The hares were Cabbage Flaps and Bam Bam .
The air was full of moisture when the assembly began at the A-Site and there were rumors of the “run of the year” echoing through the cavities of Bam Bam's brain.
Numbers were good and the excitement building to the start of what promises to be another famous fk up!
Poor Cabbage Flaps was resigned to the fact that Bam Bam is not only delusional, but having been out on trail, knew that there was going to be some major misgivings about the quality of the run itself and being party to the thoughts of her co-hares evil mind, was obviously concerned for any of the Cabbage loved ones that might by chance stumble into the A-Site for the start of the run.
The return of Roger the Sick Prick was viewed by Jackal as some sort of alien reincarnation and Jackal was seen chewing RTSP 's ear out before the run in an effort to glean what it was like our their on your own for so long and could see this brotherly bond forming.
The explanation of the run was complicated at best and should be nominated as the longest briefing in the history of hash. Jazzer and Spaghetti Head was seen sleeping through the lengthy briefing and Sheik MeMe was definitely dozing. There were a myriad or triangles and squares in blues and reds that had meanings were so obscure, that the rock cutters secret society would have trouble deciphering it over an 800 year period. This said briefing to that Pattaya Jungle hash was delivered with Bam Bam 's usual military prowess that would of resembled a Japanese General briefing a suicide mission in WW2.
The run meandered through some lovely country and the hares were sure to find the softest sand possible, with the knowledge that all walkers and runners hate the sand and to their credit, we seen plenty of it! Plenty of long checks and even longer false trails, which were to be expected from the sniggering hare.
The Pattaya Jungle Hash has another of Lord Lucan 's bright ideas of which in his effort to build a hashing empire and outdo Emelda and the TQ combined in influence, bravery and downright fkn stupidity, began the Pattaya Jungle Irregular Lunar Run. The current GM of that PJILH3 is Rusty Ringhole , and one of these spooky runs is close at hand and talk of such was heard on trail and it was discovered that the gullible Ballringer was the hare and causing him much grief in the allocation of time to organize such a spectacle. The decision was made by Ballringer that the run would be Thursday 27 August. Upon questioning, it was discovered that with all things taken into consideration and Ballringer 's intense schedule (retired you know!) that this was the only window of opportunity to facilitate same. That Thursday occupies another Pattaya Hash event and Ballringer was confident that his run would not be as big and would be of little conflict on the day. Well, so indignant was GI Joe that he refused to yell On On for at least ten minutes. It was discovered that Ballringer is so busy, EVERYDAY, reckeying for a Jungle run sometime in September and combining that with the pressures of haring a Bush Hash in July 2010, the Lunar Run just had to be on the day of the Dirt! Go figure?
Shortcutters were well rewarded with impassable terrain, so steep, so thick and so wet that Lord Lucan could not confess to being on paper the whole time due to the state of his tattered clothes and body. Sheik Bin Shaggin returned with shouts of insults to the hares, due not finding the anticipated blue paper, which was to assist him back to the tiger piss before anyone else. That to, was not to be, as upon his return, Pebbles and Bam Bam were serving their guests for the day and fetching them and delivering them as much piss as they could drink and explaining that the hash was just an inconvenience to their ambitions to entertain these folks and afford them as much hospitality as they possibly could. This almost came to an end later in the day when the Jackal launched into our visitors with shouts of “private circle” (he can talk!) and reminding us all of how we felt when we first met Jackal and the things that we overlook now (really a lovely guy)!

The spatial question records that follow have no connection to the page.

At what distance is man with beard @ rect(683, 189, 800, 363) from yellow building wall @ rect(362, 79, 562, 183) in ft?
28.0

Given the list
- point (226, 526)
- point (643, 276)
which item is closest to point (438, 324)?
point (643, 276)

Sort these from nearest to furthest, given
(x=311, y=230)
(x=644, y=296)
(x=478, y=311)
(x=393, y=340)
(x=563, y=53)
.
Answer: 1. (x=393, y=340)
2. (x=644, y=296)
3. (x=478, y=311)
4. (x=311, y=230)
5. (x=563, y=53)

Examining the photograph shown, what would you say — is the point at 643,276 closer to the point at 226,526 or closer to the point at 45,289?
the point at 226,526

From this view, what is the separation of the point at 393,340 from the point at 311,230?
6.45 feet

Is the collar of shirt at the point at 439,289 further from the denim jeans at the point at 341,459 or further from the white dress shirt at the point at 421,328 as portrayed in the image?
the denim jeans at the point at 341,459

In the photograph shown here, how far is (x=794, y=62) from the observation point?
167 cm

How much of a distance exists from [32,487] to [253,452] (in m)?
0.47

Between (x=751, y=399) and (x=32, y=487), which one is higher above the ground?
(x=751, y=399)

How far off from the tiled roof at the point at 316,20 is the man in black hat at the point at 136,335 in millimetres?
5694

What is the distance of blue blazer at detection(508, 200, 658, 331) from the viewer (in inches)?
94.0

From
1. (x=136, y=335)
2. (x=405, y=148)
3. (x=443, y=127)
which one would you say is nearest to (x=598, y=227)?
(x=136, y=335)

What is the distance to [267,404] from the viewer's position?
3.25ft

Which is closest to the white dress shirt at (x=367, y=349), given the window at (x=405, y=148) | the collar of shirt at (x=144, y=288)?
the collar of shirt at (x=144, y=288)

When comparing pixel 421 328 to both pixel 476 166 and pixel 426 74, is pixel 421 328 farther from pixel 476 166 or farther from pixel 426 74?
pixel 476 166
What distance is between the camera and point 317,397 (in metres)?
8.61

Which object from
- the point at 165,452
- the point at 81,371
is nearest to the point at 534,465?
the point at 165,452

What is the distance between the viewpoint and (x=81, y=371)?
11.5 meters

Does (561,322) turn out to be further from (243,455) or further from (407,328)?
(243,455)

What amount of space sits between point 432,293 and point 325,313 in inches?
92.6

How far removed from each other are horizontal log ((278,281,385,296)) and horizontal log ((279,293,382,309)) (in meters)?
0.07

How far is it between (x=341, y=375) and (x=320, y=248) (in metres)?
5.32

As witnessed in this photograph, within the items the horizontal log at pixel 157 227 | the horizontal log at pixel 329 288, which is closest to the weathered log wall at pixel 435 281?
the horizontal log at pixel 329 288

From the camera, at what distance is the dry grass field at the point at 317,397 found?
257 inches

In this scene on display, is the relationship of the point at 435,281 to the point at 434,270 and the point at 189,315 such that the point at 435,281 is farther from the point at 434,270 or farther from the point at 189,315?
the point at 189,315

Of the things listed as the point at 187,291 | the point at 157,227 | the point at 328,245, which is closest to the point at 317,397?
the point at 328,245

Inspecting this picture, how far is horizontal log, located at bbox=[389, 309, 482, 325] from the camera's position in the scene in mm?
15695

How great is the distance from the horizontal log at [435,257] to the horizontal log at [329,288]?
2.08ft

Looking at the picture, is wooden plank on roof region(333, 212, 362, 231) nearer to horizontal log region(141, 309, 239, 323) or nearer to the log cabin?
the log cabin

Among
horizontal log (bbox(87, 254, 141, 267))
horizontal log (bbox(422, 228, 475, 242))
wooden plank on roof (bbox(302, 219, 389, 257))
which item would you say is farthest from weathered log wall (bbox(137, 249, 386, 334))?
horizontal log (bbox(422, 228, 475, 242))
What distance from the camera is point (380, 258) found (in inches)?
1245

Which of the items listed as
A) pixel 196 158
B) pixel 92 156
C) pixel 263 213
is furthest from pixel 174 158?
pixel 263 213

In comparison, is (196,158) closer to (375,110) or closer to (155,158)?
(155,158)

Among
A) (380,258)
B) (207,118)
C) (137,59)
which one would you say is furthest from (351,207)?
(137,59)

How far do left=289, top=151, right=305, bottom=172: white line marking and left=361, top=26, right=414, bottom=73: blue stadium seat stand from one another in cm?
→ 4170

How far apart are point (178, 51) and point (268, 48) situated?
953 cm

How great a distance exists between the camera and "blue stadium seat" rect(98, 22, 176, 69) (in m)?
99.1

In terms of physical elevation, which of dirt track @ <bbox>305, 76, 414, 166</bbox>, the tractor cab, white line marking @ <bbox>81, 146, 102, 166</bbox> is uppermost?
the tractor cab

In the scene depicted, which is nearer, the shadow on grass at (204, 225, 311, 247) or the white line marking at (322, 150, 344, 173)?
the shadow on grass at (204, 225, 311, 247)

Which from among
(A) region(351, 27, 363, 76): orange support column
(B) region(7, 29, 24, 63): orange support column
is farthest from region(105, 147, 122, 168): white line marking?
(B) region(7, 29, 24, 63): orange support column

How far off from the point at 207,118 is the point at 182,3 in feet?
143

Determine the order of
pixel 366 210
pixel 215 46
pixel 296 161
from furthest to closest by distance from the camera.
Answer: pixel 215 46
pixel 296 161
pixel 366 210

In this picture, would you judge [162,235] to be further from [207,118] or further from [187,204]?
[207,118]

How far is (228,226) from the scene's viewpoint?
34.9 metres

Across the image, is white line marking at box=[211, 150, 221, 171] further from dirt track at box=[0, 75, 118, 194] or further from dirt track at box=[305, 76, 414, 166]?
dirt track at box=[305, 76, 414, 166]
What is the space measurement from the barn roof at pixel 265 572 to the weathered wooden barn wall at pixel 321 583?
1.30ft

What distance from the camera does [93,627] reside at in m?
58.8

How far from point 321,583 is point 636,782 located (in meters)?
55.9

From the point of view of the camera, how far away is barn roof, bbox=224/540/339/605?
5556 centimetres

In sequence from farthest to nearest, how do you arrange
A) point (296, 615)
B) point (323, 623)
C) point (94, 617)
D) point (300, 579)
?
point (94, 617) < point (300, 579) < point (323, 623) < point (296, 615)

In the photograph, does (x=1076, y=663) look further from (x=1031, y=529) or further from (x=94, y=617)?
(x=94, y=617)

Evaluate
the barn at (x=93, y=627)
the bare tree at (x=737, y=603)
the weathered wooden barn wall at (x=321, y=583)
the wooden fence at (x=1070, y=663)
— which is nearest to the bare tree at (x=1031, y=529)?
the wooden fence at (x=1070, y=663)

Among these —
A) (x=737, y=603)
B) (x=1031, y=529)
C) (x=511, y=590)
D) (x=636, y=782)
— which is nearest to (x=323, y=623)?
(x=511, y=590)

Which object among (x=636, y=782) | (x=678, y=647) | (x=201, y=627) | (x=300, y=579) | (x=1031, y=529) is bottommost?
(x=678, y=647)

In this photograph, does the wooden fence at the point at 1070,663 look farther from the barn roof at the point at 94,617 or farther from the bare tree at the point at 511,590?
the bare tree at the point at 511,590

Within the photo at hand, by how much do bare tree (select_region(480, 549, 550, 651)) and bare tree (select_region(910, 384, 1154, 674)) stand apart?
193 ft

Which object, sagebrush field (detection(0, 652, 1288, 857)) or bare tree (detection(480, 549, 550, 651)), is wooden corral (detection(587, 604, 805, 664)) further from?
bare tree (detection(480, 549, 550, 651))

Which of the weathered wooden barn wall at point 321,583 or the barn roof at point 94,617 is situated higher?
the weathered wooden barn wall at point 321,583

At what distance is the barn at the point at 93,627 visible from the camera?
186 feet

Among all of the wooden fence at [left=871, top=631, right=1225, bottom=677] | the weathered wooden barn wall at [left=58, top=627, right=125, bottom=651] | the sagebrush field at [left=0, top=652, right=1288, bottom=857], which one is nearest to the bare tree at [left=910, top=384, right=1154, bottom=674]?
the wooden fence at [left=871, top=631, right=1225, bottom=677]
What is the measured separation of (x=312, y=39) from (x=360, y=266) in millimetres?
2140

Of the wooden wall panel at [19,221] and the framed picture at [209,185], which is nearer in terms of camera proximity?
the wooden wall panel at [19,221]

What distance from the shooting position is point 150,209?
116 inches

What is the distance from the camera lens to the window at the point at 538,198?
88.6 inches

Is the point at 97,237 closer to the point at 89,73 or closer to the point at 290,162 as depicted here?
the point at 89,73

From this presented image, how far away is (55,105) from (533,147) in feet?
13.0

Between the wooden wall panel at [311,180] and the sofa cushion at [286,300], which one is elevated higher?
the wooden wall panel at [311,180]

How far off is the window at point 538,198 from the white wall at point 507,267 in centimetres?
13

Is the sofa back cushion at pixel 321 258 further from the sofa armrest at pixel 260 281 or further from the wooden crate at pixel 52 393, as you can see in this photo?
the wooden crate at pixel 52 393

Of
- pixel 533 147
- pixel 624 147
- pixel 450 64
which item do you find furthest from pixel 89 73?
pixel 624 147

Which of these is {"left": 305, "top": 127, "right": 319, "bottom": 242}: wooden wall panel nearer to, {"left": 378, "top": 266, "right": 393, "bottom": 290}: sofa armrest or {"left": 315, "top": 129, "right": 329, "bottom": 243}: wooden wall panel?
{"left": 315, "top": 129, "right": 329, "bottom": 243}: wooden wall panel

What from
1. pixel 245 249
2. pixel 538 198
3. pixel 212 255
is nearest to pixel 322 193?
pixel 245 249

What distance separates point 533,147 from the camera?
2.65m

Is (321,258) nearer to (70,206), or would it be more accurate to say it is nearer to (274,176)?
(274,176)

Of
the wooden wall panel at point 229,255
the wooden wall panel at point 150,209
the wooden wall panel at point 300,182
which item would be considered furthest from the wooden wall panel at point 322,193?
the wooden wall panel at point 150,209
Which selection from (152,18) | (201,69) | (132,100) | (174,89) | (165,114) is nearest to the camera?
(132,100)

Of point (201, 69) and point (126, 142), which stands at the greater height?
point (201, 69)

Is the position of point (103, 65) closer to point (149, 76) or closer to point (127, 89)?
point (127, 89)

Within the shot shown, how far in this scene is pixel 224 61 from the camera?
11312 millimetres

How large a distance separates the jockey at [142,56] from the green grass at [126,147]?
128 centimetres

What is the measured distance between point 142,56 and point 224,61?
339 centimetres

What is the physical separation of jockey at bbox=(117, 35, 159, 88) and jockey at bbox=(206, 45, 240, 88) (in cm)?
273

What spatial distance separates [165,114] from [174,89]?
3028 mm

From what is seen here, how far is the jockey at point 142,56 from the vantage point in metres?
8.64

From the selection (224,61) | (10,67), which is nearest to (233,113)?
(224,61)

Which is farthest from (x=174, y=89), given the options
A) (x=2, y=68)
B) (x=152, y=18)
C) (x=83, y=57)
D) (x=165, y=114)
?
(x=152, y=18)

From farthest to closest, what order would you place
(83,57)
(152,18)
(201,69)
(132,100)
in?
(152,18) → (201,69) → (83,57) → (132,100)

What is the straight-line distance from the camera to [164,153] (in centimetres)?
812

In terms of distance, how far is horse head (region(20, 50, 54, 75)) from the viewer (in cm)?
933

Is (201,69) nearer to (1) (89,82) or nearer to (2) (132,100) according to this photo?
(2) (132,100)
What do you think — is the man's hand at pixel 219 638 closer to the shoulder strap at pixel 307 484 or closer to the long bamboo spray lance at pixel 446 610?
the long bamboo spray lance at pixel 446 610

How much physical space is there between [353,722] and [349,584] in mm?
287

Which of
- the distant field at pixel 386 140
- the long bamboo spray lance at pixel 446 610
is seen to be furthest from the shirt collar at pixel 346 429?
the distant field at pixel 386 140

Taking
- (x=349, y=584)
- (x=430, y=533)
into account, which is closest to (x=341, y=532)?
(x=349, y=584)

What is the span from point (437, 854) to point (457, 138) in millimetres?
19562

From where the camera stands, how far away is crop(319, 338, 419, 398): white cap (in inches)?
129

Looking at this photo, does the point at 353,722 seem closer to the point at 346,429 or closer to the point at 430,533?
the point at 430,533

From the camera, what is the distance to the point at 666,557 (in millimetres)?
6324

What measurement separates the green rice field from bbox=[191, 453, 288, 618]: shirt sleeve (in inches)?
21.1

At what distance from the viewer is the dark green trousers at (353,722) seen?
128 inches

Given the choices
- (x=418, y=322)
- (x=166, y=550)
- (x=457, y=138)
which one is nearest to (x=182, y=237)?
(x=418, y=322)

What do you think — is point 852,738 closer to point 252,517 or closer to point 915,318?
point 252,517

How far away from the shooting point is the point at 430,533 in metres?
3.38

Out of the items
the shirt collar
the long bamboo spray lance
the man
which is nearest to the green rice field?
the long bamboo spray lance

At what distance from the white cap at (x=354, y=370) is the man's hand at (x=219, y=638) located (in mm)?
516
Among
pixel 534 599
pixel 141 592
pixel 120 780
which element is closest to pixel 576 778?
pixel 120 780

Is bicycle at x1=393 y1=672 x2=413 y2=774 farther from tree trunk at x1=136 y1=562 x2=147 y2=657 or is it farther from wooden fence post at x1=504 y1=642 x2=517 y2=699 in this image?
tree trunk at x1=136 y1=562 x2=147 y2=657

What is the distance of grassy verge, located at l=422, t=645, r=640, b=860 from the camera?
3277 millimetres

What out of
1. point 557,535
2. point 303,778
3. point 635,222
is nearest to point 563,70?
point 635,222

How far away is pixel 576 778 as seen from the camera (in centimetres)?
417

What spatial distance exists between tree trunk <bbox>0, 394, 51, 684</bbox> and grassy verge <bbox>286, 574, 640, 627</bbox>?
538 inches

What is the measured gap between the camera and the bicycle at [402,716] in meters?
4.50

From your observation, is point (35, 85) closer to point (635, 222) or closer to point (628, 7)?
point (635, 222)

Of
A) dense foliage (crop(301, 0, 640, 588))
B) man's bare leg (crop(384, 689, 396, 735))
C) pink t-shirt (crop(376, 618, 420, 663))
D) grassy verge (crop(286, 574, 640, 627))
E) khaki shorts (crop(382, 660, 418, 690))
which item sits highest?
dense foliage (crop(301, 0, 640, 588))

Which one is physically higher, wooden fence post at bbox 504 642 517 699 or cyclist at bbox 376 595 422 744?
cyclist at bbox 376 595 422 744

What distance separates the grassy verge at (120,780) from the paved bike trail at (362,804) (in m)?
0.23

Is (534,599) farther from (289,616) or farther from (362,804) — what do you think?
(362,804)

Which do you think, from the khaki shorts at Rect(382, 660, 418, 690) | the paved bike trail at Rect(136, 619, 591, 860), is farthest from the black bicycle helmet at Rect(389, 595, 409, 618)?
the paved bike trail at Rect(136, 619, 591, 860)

It was a wonderful day of hashing and made even more enjoyable with the absence of Jellobutt .
The food was the savior of the hares, as we returned to some healthy carrot and cucumber sticks with a garlic and onion dip that was to die for. And the VV, Cabbage Flaps joint venture in preparing Jackals meal of the fortnight, was also outstanding.
The circle which we do not discuss, as you will have to cum and see the same for yourself, only to mention that if you were not there, you really missed the witty repartee and the excellent delivery from our RA's Jazzer and Missing Link that created much excitement and banter that................... Some events, just should never be missed!